Thus in Sangre, the back and forth shots between both storylines endlessly remind us of the film's title in translation "Blood of My Blood," but I wonder if it would've been a bit more effective structurally if more of the familial history was hinted at earlier. And likewise, while I'm sure it plays infinitely better on a second viewing (which I'd recommend), to the typical filmgoer, two screenings shouldn't be required for a movie that doesn't fall into the "whodunnit" genre or M. Night Shyamalan territory.
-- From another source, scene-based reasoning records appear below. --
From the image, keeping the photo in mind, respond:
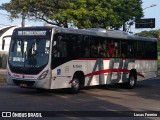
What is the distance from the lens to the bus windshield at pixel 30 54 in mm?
17516

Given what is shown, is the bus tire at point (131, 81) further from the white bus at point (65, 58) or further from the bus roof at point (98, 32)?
the bus roof at point (98, 32)

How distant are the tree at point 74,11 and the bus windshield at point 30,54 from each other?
23.3 meters

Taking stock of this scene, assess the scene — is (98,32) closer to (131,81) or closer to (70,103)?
(131,81)

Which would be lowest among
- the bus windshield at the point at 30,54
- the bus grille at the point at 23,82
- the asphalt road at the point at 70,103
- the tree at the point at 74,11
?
the asphalt road at the point at 70,103

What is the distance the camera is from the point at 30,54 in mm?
17781

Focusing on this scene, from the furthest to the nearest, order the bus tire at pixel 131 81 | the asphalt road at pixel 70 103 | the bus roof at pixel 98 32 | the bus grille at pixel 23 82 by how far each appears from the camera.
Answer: the bus tire at pixel 131 81, the bus roof at pixel 98 32, the bus grille at pixel 23 82, the asphalt road at pixel 70 103

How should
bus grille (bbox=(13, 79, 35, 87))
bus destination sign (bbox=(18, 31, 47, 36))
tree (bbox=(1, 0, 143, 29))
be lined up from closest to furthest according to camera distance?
bus grille (bbox=(13, 79, 35, 87)) → bus destination sign (bbox=(18, 31, 47, 36)) → tree (bbox=(1, 0, 143, 29))

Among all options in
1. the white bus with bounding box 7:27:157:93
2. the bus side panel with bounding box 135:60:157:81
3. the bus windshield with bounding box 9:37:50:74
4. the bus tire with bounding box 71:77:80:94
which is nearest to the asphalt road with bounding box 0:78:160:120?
the bus tire with bounding box 71:77:80:94

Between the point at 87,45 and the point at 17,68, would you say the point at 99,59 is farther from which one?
the point at 17,68

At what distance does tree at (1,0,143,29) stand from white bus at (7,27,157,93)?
19632 millimetres

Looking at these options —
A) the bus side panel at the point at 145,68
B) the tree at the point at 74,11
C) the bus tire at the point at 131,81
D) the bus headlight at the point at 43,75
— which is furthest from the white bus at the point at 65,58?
the tree at the point at 74,11

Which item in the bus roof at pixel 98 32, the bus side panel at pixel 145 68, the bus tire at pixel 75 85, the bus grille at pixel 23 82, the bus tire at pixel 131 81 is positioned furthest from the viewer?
the bus side panel at pixel 145 68

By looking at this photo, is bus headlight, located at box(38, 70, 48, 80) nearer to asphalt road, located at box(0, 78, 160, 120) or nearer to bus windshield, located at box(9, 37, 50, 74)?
bus windshield, located at box(9, 37, 50, 74)

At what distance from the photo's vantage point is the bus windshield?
1752 centimetres
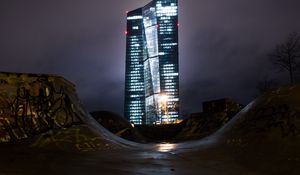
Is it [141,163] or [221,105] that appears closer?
[141,163]

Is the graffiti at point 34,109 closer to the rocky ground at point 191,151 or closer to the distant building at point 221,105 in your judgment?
the rocky ground at point 191,151

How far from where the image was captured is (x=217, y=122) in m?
31.9

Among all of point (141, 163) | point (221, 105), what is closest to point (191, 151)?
point (141, 163)

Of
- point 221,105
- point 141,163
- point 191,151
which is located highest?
point 221,105

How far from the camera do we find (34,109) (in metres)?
13.1

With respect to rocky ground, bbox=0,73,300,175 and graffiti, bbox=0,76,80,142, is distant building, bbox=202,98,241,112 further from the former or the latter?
graffiti, bbox=0,76,80,142

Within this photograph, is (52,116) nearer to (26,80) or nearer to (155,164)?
(26,80)

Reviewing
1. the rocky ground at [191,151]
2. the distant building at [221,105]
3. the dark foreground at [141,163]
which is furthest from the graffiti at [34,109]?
the distant building at [221,105]

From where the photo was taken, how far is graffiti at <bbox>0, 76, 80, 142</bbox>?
12234mm

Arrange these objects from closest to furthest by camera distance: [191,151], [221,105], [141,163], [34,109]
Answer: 1. [141,163]
2. [191,151]
3. [34,109]
4. [221,105]

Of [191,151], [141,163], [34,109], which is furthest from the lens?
[34,109]

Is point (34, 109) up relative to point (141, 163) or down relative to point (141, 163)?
up

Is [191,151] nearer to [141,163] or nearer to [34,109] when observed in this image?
[141,163]

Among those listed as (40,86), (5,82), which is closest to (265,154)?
(40,86)
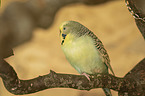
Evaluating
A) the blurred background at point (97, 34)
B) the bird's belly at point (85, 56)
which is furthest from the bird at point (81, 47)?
→ the blurred background at point (97, 34)

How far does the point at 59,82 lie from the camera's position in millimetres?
900

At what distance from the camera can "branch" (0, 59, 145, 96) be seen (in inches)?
32.3

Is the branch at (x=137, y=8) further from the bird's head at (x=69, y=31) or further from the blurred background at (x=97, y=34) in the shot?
the blurred background at (x=97, y=34)

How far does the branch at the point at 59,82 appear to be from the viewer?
0.82m

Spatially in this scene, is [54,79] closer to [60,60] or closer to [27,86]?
[27,86]

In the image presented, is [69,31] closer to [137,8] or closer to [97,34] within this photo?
[137,8]

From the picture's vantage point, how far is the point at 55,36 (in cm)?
304

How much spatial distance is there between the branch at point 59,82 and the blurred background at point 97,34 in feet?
5.35

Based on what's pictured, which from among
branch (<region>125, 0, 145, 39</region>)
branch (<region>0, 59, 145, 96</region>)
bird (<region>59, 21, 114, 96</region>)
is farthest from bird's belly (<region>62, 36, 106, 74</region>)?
branch (<region>125, 0, 145, 39</region>)

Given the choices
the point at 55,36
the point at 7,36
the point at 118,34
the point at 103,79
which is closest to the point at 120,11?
the point at 118,34

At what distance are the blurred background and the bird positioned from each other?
5.27ft

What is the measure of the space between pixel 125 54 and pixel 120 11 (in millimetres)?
612

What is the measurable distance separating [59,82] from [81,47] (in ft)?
0.72

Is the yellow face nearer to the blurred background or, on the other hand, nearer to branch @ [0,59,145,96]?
branch @ [0,59,145,96]
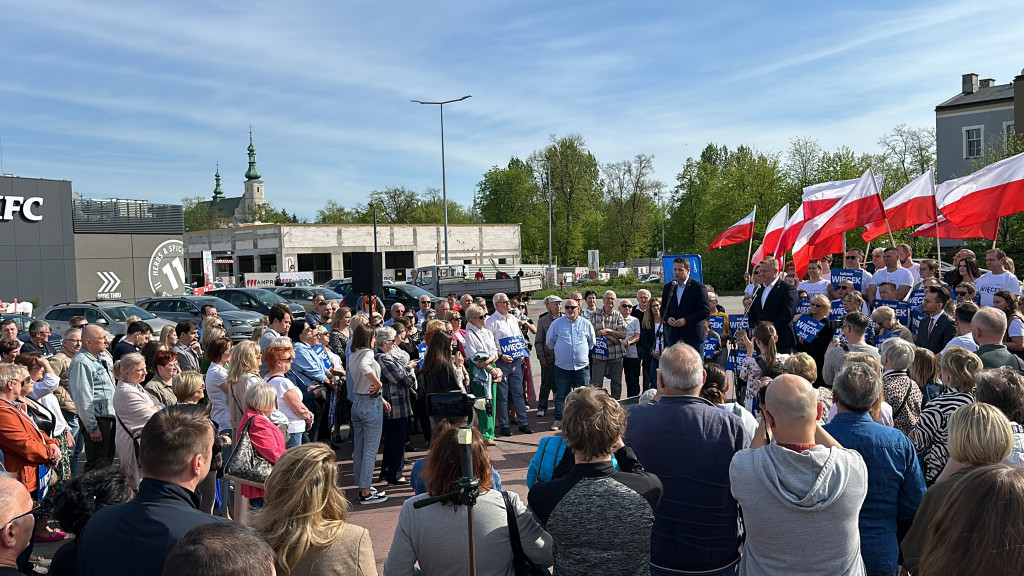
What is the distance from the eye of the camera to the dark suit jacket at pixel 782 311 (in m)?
8.86

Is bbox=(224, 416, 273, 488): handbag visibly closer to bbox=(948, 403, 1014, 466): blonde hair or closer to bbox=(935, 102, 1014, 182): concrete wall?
bbox=(948, 403, 1014, 466): blonde hair

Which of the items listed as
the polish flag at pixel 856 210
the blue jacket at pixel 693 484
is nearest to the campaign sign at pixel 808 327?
the polish flag at pixel 856 210

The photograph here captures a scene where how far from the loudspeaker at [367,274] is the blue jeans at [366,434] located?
4775 mm

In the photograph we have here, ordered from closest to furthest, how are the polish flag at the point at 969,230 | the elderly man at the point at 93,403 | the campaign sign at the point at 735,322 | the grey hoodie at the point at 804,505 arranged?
1. the grey hoodie at the point at 804,505
2. the elderly man at the point at 93,403
3. the campaign sign at the point at 735,322
4. the polish flag at the point at 969,230

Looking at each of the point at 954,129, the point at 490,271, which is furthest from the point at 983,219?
the point at 954,129

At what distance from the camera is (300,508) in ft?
9.41

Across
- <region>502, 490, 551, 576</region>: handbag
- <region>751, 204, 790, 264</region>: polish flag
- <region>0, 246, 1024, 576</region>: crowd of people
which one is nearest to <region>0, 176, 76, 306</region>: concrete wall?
<region>751, 204, 790, 264</region>: polish flag

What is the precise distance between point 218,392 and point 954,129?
49873mm

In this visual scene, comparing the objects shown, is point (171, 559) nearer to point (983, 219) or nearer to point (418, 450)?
point (418, 450)

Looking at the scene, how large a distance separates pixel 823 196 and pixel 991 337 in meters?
9.23

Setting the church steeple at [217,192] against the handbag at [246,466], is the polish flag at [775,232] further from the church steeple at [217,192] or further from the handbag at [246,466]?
the church steeple at [217,192]

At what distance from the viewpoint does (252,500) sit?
17.5ft

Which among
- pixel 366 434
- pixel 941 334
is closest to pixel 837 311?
pixel 941 334

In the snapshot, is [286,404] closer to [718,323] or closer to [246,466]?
[246,466]
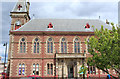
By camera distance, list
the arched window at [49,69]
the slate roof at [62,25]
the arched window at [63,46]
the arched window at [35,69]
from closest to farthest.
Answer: the arched window at [35,69] → the arched window at [49,69] → the arched window at [63,46] → the slate roof at [62,25]

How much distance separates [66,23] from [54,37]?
18.0 feet

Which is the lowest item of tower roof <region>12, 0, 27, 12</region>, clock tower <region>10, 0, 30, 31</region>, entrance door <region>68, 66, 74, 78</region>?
entrance door <region>68, 66, 74, 78</region>

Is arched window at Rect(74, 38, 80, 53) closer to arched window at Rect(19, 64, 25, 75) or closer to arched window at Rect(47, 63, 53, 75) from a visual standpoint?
arched window at Rect(47, 63, 53, 75)

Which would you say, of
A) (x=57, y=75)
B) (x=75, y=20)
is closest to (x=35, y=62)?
(x=57, y=75)

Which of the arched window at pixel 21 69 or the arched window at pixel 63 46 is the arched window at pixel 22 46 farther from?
the arched window at pixel 63 46

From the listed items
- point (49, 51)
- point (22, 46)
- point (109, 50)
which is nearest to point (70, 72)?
point (49, 51)

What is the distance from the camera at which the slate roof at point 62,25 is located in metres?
26.9

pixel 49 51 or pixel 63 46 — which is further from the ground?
pixel 63 46

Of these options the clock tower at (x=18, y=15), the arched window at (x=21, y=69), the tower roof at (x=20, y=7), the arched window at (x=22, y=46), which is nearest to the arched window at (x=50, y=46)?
the arched window at (x=22, y=46)

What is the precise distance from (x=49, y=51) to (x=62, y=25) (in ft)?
22.4

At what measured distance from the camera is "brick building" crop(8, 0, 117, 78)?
79.1 ft

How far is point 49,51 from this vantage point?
2538 centimetres

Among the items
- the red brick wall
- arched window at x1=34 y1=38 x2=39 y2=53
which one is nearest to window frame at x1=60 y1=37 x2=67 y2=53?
the red brick wall

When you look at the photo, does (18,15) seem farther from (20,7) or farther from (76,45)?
(76,45)
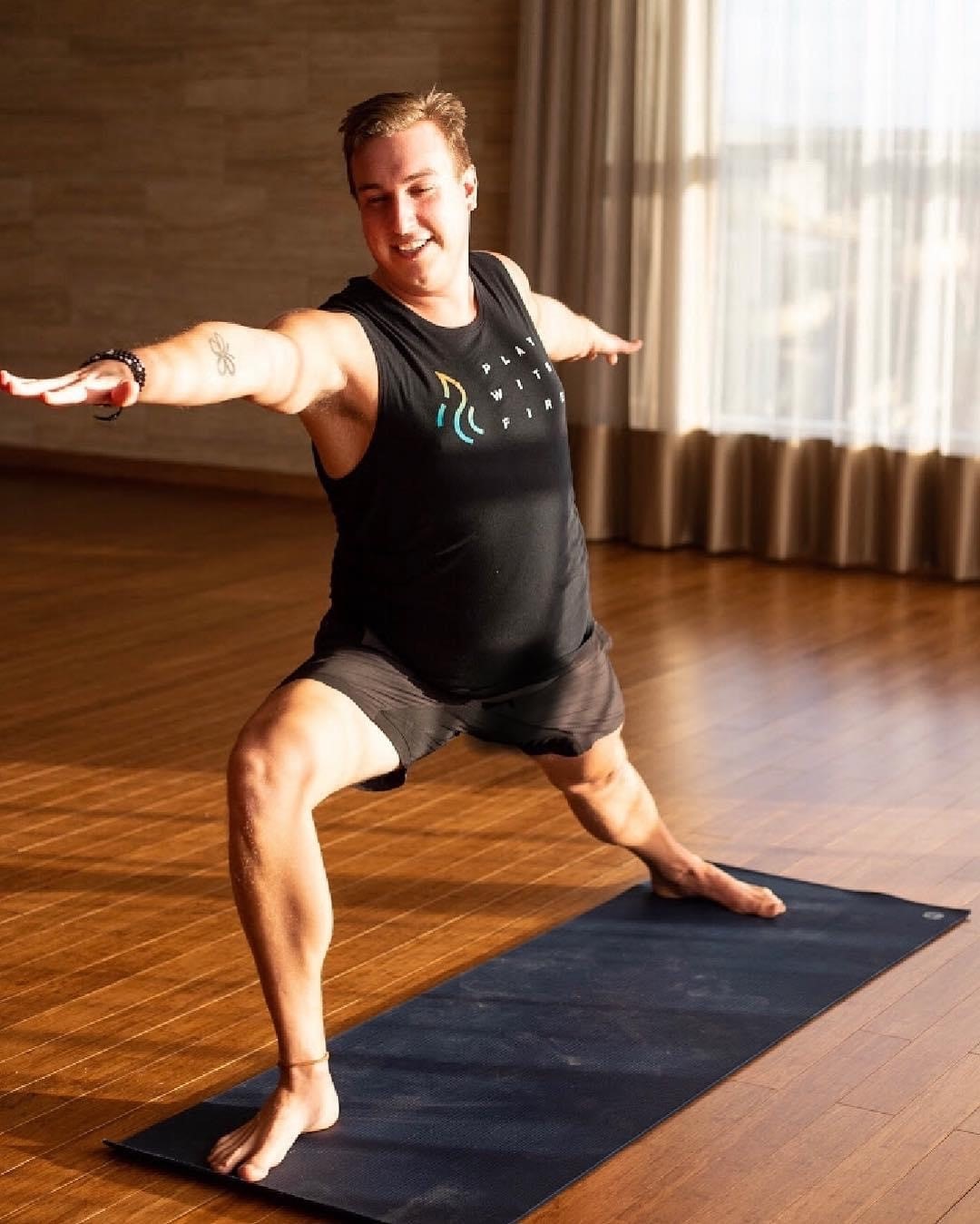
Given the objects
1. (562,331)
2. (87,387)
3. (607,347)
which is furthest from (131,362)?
(607,347)

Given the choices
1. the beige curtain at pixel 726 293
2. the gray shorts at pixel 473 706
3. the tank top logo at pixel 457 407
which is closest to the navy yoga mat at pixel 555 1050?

And while the Greek tragedy elements exist as soon as Ochoa (most recently cast in Bond's Quantum of Solace) is first seen onscreen, they aren't fully served up until its riveting third act. In the end, it's the characterizations that draw us in-- despite a far too brief, rushed, and unsatisfactory confrontation and conclusion. For eventually this time in the end, it's the audience-- instead of simply Pedro-- who feels like we've been victimized not just by the scheming Juan but also by a slightly manipulative script from Zalla.
Despite this, otherwise Sangre is a riveting and affecting work that takes a decidedly different look at illegal immigration through the initial and disturbingly problematic thesis of-- in a new land and without documentation-- you are who you say you are whether it's Don Draper, Jack Somersby, The Count of Monte Cristo or a boy named Pedro.